Air and Space Artifacts to Get New Display in D.C.

National Air and Space Museum (Photo by Stefan Zaklin/Getty Images)

National Air and Space Museum (Photo by Stefan Zaklin/Getty Images)

WASHINGTON — Some of the most iconic artifacts of aviation and space history will be getting an updated display for the 21st century, with the Apollo moon landing as the centerpiece.

“We’re trying to figure out what the museum needs to do to stay in touch.

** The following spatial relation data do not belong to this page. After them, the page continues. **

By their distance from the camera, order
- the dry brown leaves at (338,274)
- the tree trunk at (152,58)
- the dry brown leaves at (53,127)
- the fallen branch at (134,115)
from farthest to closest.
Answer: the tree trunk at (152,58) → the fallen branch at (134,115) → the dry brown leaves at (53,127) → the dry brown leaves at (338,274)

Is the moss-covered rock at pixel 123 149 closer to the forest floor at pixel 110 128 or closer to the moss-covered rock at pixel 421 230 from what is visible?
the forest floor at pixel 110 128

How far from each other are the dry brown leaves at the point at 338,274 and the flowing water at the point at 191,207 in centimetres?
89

We want to inspire people of all ages to want to know more and to do more.”

— Museum Director J.R. “Jack” Dailey

For the first time since its 1976 opening, the Smithsonian’s National Air and Space Museum plans to overhaul its central exhibition showing the milestones of flight. The extensive renovation announced Thursday will be carried out over the next two years with portions of the exhibit closing temporarily over time, said Museum Director J.R. “Jack” Dailey.

Charles Lindbergh’s “Spirit of St. Louis” aircraft from the first trans-Atlantic flight, John Glenn’s Mercury capsule from his first Earth orbit and an Apollo Lunar Module recalling America’s first moon landing will be among the key pieces to be featured. Such artifacts have made the Air and Space Museum the nation’s most-visited museum, drawing 7 million to 8 million visitors each year.